By Moa Golster
As the spring semester begins, many students are required to take a trip to the campus bookstore for new textbooks. However, that trip to the bookstore might end up feeling more like a robbery, rather than a fresh start to the semester. As the prices of textbooks in the campus bookstore can be far from budget-friendly, students are finding other ways to get a less expensive deal.
“I’m not buying any textbooks this semester,” Johan Rundquist, a junior Business Economics major, said resolutely. He is tired of buying expensive textbooks that he rarely ends up using. Last semester, only one of the six textbooks he bought in the campus bookstore turned out to be useful for his classes. It is the lack of actual use of the textbooks, rather than the price, that Rundquist reacts to. “If I knew that a specific textbook would be crucial in order to get through a class, I wouldn’t mind paying $100 for it,” he said. “I would probably buy it in the campus bookstore. I’m simply too lazy to search for lower prices somewhere else,” he added.
A visit to the campus bookstore reveals, however, that a student can be charged far more than $100 for a textbook. “The most expensive ones are about $400,” said Derek McMaster, assistant store manager at the Campus Bookstore.
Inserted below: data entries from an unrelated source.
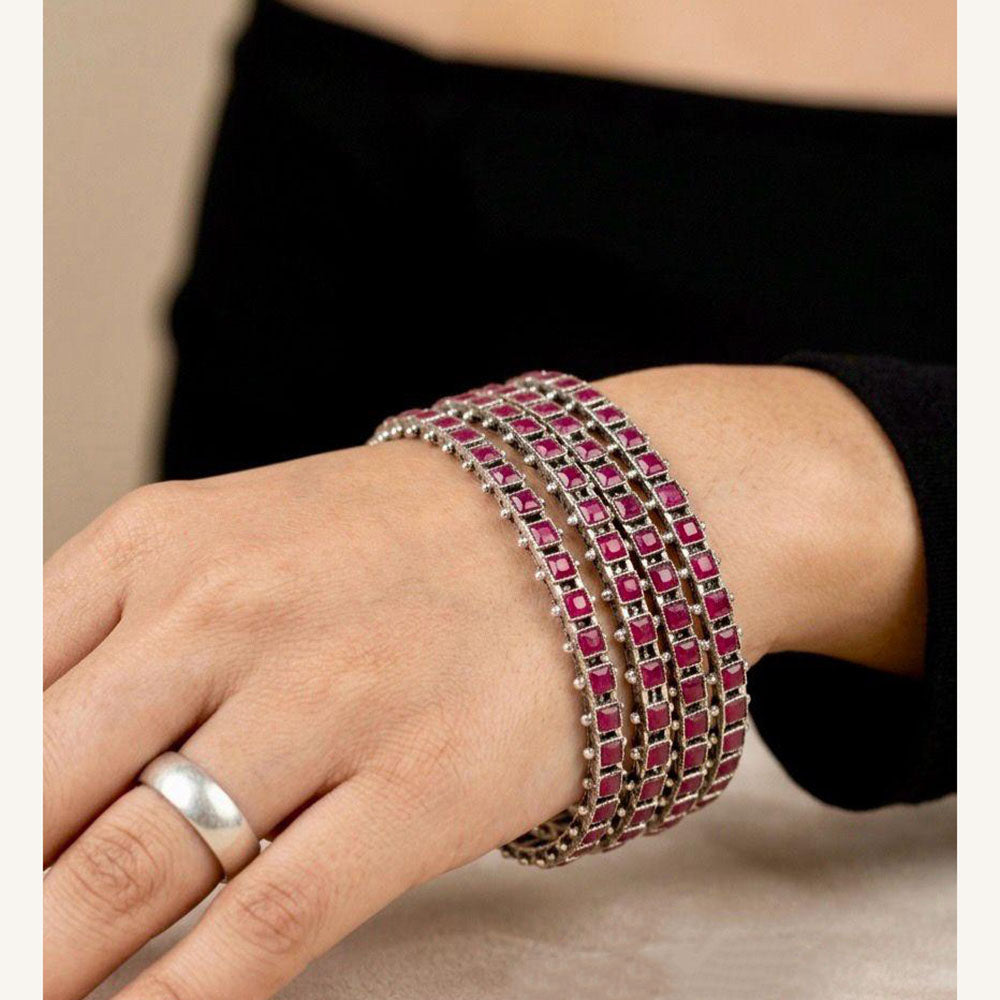 Pooja Bangles Oxidised Finish Pota Stone Designer Bangles Set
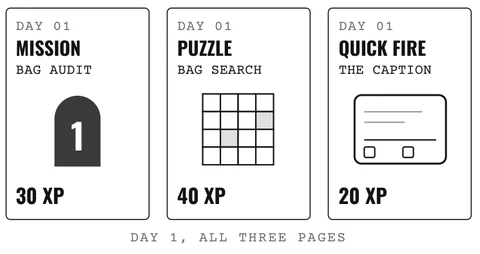 The three Day 1 cards from the rules page: mission 30 XP, puzzle 40 XP and quick fire 20 XP.
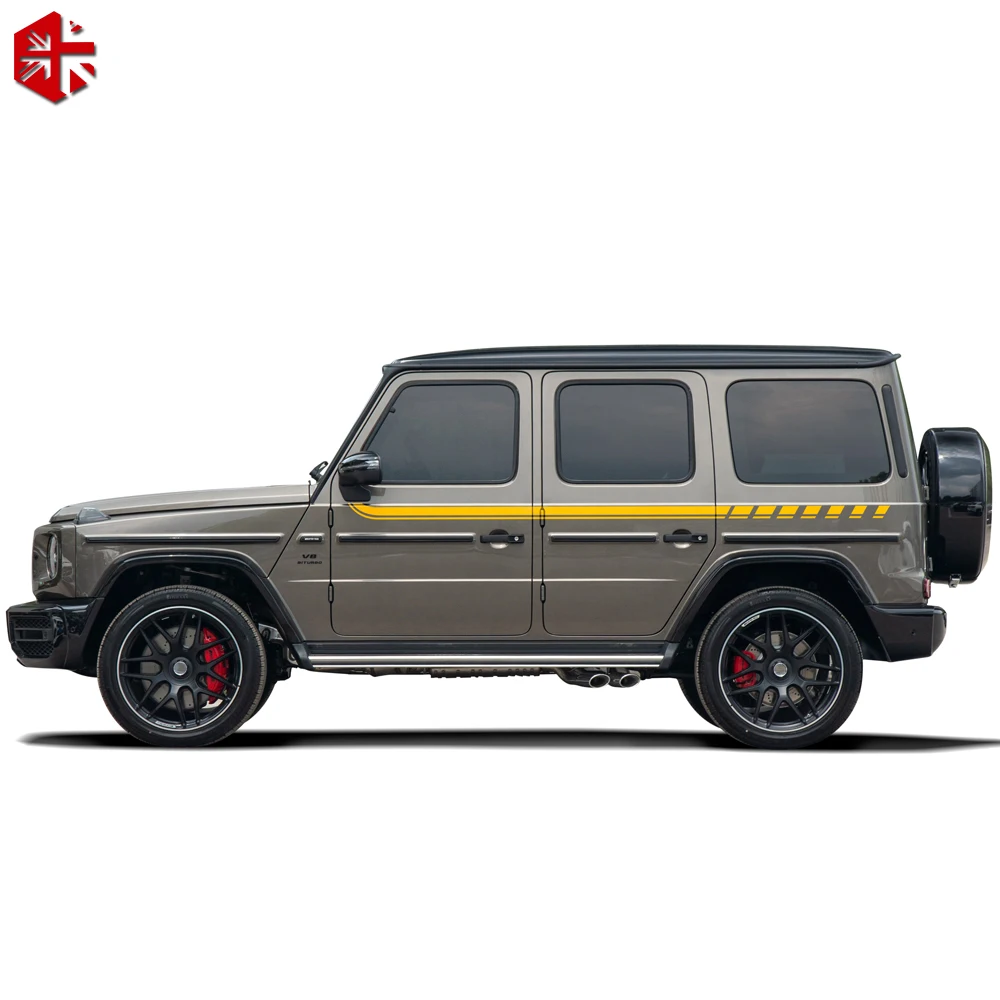 2pcs Car Body Side Upper Waistline Racing Stripes Decal Stickers for Mercedes Benz G-Class W463 G63 G65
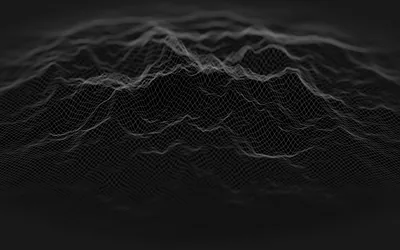 Grey Mesh Terrain Rising from Black HD Wallpaper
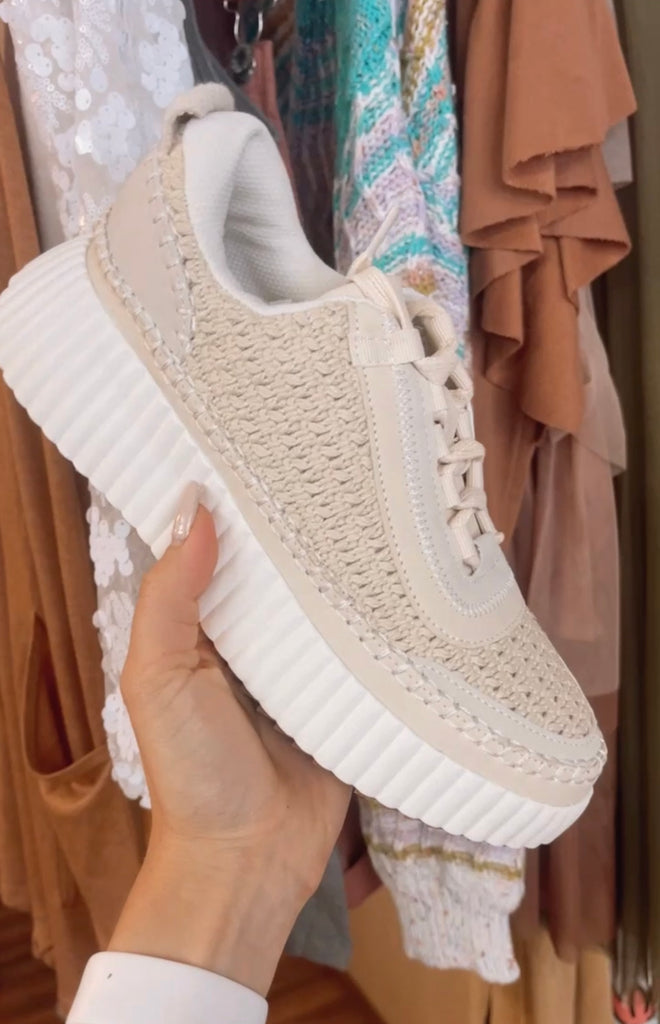 The Delilah Knit Sneakers (Beige)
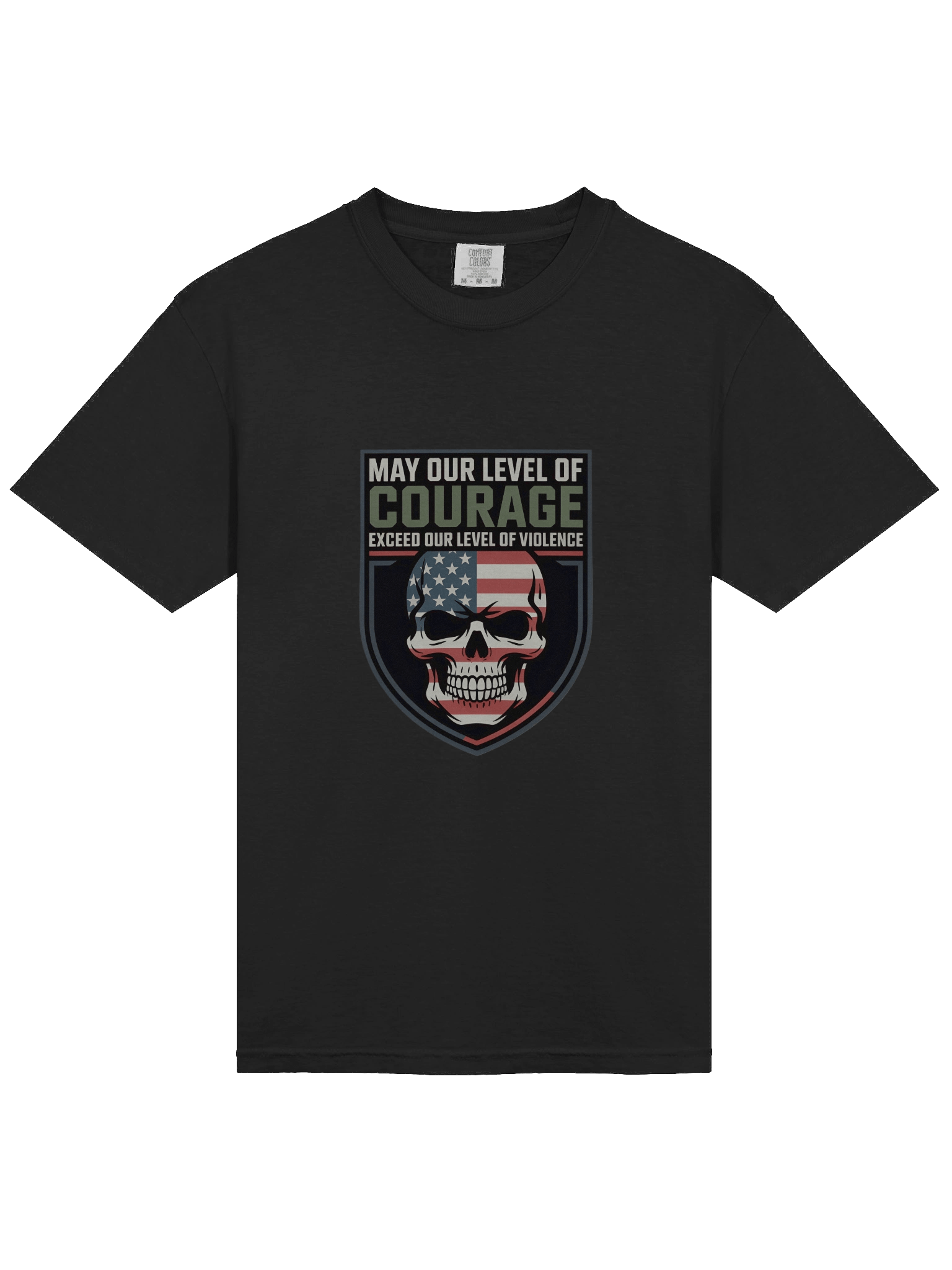 Courage Over Violence Skull Flag T-Shirt product image (18)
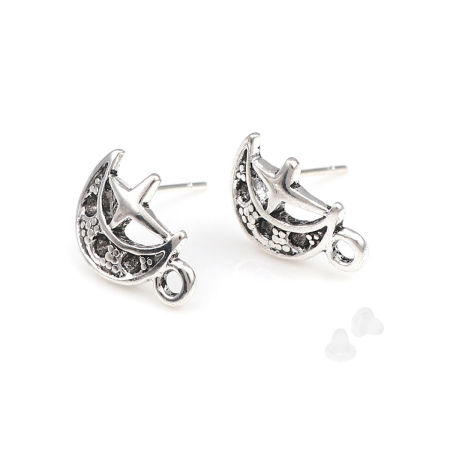 Picture of Zinc Based Alloy Galaxy Ear Post Stud Earrings Findings Half Moon Antique Silver Color Star W/ Loop (Can Hold ss5 Pointed Back Rhinestone) 14mm x 10mm, Post/ Wire Size: (21 gauge), 2 Pairs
The bookstore was surprisingly peaceful during common hour on Tuesday, Jan. 21, the first day of classes. There weren’t any frustrating lines and stressed cashiers, only cheerful staff that was happy to help. The relatively small number of visitors could have had something to do with the heavy snowstorm that inevitably shut the campus down on Wednesday, Jan. 22.
As many students think that the campus bookstore textbooks are overpriced, countless numbers of less expensive options are to be found with just a Google search. Websites such as Amazon.com and Valorebooks.com, where textbooks can be less expensive, could be another option.
An online bookstore is a great alternative, according to Eddie Richter, a sophomore Business Marketing major, if students want to save money. However, his Amazon.com delivery last semester was not at all what he expected. “For some reason it took about 20 days to get the books delivered, so let’s just say I wasn’t too popular with my professors the first weeks of classes,” he added.
Like the campus bookstore, many online bookstores sell both new and used textbooks. Some of them also provide a rental service, and encourage students to sell them back their used textbooks.
McMaster has seen a difference in the sales since Internet booksellers gave students other options. He would not discourage students from going on the Internet to buy textbooks, but claims that buying via the bookstore is safer. “Sometimes there are circumstances that call for a sudden refund or change of a book. For example, if a professor is switched after the class has started, then the student might need another book or edition. Here, students can have a full refund during the add/drop period of the semester,” he said.
In addition, McMaster stated that a student could sell a textbook back to the bookstore after using it, and get up to 50 percent of the money back.
It’s difficuly to discern whether that is a hollow promise or not. Some students say they have never been able to sell a textbook back to the bookstore. “I have been told the book is out-of-date, or that they don’t need it. I guess it’s a way for the bookstore to get expensive books sold in the first place,” said a student who preferred to remain anonymous.
As professors are aware of the rising prices of textbooks, some decide to make them non-compulsory for certain classes. Some put a copy of the textbook on reserve at the library so the students can read it there if they are unable to buy it. “It seems like the textbook requirement is a mandatory part of a syllabus,” said Carl Lystad, a junior Business Finance major. “But in some of my classes, the professors tell us that we don’t have to buy them, although it is required in the syllabus.”
Some students do not face the expensive textbook prices by searching for cheaper ones—they simply do not buy the books. “I have learned that if a professor doesn’t mention the textbook as crucial on the first day of classes, it probably isn’t,” Lystad said, before walking away to his first class of the new semester.